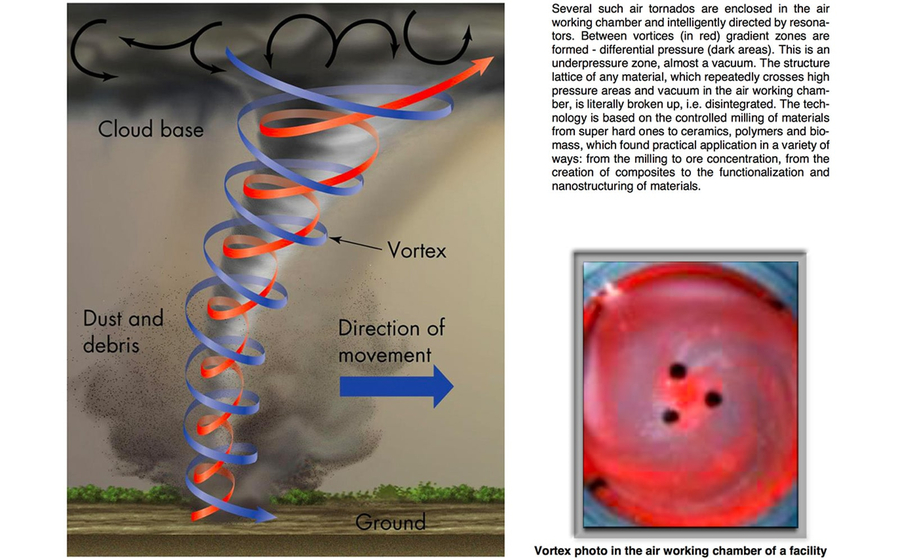 Cloud base

Vortex

Dust and debris

Direction of movement

Ground

Several such air tornados are enclosed in the air working chamber and intelligently directed by resonators. Between vortices (in red) gradient zones are formed - differential pressure (dark areas). This is an underpressure zone, almost a vacuum. The structure lattice of any material, which repeatedly crosses high pressure areas and vacuum in the air working chamber, is literally broken up, i.e. disintegrated. The technology is based on the controlled milling of materials from super hard ones to ceramics, polymers and biomass, which found practical application in a variety of ways: from the milling to ore concentration, from the creation of composites to the functionalization and nanostructuring of materials.

Vortex photo in the air working chamber of a facility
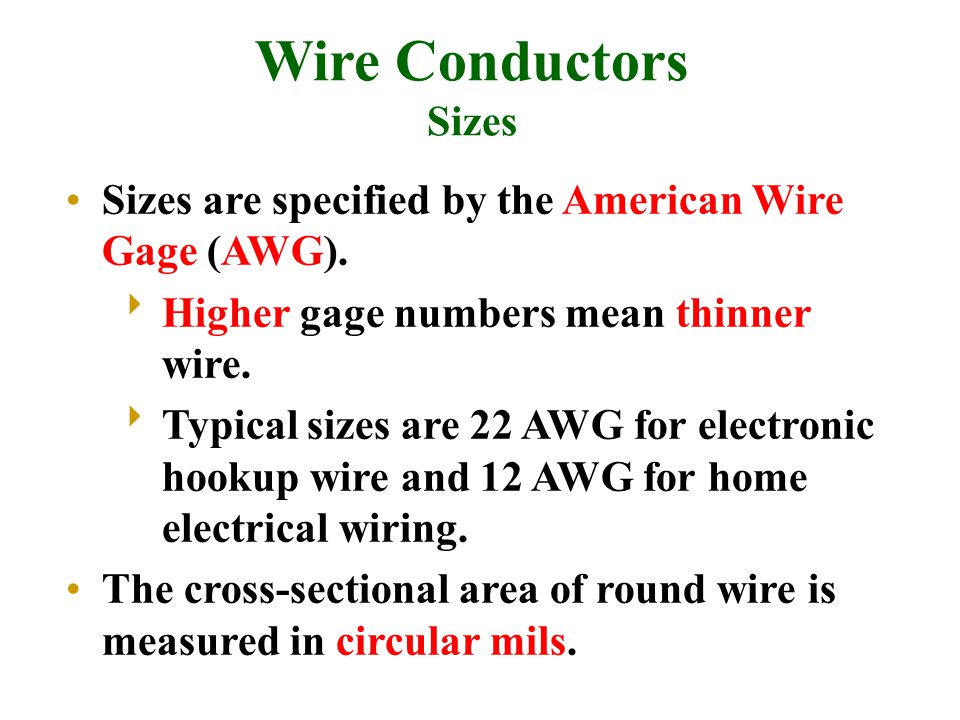 Wire Conductors
Sizes

• Sizes are specified by the American Wire Gage (AWG).
  ‣ Higher gage numbers mean thinner wire.
  ‣ Typical sizes are 22 AWG for electronic hookup wire and 12 AWG for home electrical wiring.
• The cross-sectional area of round wire is measured in circular mils.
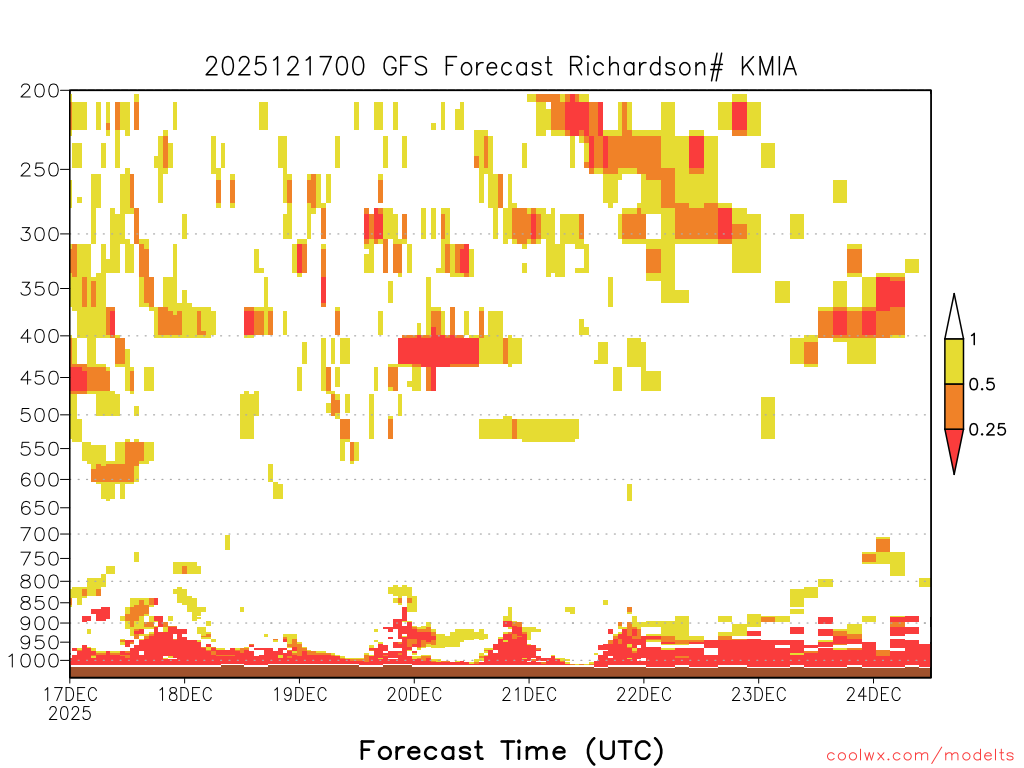 2025121700 GFS Forecast Richardson# KMIA

200
250
300
350
400
450
500
550
600
650
700
750
800
850
900
950
1000

1
0.5
0.25

17DEC 2025
18DEC
19DEC
20DEC
21DEC
22DEC
23DEC
24DEC

Forecast Time (UTC)

coolwx.com/modelts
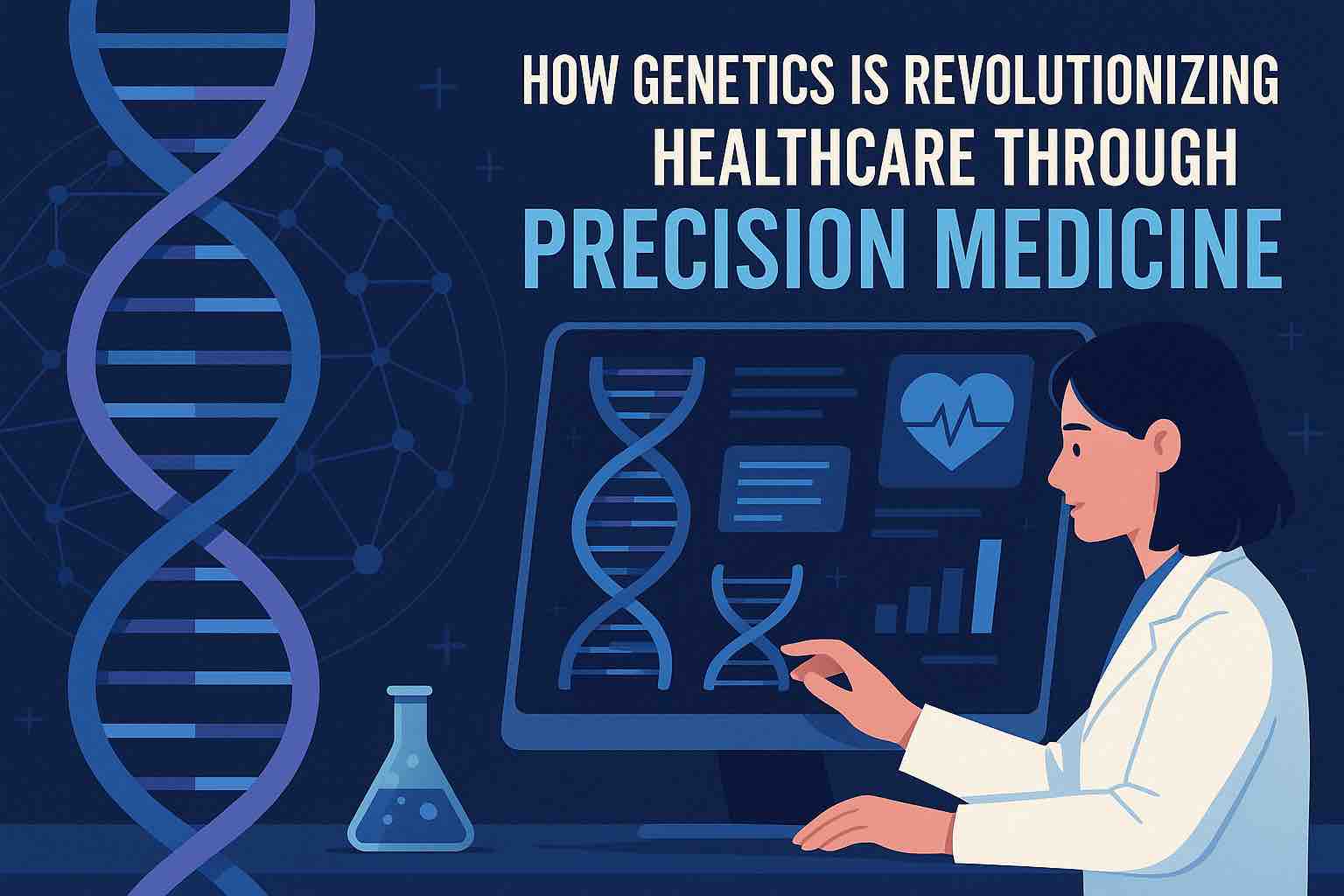 HOW GENETICS IS REVOLUTIONIZING HEALTHCARE THROUGH
PRECISION MEDICINE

**Try it:** For each line in the entries that holds "Vortex", return that line.

**Answer below:**
Vortex
Vortex photo in the air working chamber of a facility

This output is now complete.